Foi até a pequena área do campo, onde o gramado apresentava falhas, pegou um pouco de terra, para em seguida, dar prosseguimento à palestra.

"- Vejam está terra. A mesma que dá vida às lavouras e aos campos que engorda o gado.
A terra que dá a vida... Terra... vermelha como sangue. Herança do vulcão adormecido.

Isto mesmo! Com a morte da fúria interior, sobrevêm os equilíbrios: tempo..., evolução...
E quanto a vocês? O que há dentro de cada um de vocês, hoje?

Fúria e desequilíbrio? Renovação e vida? Que respostas darão ao mundo, quando este vos cobrar paciência, tranqüilidade, compreensão, amor?

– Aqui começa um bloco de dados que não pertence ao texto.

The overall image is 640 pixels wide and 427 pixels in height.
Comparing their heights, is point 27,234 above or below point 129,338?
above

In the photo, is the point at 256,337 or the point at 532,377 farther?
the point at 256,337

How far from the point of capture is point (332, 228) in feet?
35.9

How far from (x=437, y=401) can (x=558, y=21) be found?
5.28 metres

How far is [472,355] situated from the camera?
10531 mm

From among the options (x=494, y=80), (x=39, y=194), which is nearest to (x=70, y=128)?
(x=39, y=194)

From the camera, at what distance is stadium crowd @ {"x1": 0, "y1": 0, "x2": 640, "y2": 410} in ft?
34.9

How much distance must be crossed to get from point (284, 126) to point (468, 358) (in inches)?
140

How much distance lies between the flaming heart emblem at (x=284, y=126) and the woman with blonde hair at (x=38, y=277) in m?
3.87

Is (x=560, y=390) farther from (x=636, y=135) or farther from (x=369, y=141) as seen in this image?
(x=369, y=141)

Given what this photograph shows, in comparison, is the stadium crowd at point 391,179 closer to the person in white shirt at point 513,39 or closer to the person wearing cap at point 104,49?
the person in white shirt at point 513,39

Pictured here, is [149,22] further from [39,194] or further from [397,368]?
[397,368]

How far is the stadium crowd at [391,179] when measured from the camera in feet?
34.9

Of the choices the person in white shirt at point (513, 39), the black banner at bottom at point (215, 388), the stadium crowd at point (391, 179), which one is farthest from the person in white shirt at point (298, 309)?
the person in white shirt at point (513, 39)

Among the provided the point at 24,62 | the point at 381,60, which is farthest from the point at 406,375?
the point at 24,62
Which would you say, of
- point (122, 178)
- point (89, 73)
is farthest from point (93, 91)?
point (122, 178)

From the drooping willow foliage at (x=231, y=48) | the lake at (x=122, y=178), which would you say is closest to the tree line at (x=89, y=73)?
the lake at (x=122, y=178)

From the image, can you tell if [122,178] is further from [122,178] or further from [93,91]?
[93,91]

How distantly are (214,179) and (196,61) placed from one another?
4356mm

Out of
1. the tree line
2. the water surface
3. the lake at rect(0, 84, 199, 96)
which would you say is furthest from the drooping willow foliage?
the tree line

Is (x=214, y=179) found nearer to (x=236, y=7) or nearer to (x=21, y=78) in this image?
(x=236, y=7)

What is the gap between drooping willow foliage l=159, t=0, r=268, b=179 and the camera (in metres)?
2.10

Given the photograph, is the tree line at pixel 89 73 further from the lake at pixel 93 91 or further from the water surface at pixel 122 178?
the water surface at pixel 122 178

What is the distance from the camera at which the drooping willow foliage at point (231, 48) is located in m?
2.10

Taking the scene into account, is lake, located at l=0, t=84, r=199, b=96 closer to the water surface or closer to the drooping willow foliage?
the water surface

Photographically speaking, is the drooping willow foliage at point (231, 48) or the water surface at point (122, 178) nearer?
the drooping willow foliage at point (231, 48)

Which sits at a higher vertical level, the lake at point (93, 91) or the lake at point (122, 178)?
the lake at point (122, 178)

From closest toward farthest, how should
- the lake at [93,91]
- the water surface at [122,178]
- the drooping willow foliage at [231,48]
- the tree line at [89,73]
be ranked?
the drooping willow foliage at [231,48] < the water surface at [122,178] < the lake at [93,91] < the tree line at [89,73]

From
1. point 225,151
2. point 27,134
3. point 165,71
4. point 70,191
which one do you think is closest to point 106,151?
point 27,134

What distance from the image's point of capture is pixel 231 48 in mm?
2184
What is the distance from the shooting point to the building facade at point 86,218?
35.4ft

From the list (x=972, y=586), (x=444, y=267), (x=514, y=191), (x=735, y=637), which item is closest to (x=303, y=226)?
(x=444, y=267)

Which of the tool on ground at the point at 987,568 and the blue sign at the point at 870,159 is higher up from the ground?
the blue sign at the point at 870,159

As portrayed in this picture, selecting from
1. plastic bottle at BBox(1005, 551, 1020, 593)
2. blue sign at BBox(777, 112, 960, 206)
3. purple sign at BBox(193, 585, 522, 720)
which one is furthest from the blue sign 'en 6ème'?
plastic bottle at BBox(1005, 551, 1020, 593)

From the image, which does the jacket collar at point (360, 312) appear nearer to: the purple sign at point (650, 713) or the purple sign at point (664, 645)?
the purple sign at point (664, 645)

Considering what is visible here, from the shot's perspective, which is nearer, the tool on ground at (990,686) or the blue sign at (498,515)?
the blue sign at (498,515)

O mundo vive a cobrar respostas.

Cuidado ao dá-las!
Saibam: sempre que caímos, devemos ter a consciência que caímos em nossos próprios precipícios.
E sempre somos nós mesmos os primeiros a respiramos a atmosfera que criamos.

Saibam que um tiro como resposta não matou o sorriso de Paz;
A cicuta como resposta não matou a Sabedoria;
A cruz como resposta não matou o Amor.

Saibam que as respostas do homem não podem ferir o Eterno, portanto, sejam pelas respostas que traduzam Amor."

O velho fixou o olhar nos dois valentões que ali bufavam seu ódio, estendeu as mãos e perguntou:
- Que resposta vocês darão a mãos estendidas pedindo fraternidade e compreensão?

Os brigões nada responderam, viraram e se foram. Cada um pegou seu rumo.

O sábio em tom quase imperceptível repetiu a pergunta:
"- E para uma mão estendida pedindo compreensão, fraternidade?"
E conclui:
"- Para uma mão estendida pedindo compreensão..., fraternidade...: dá-se as costas!"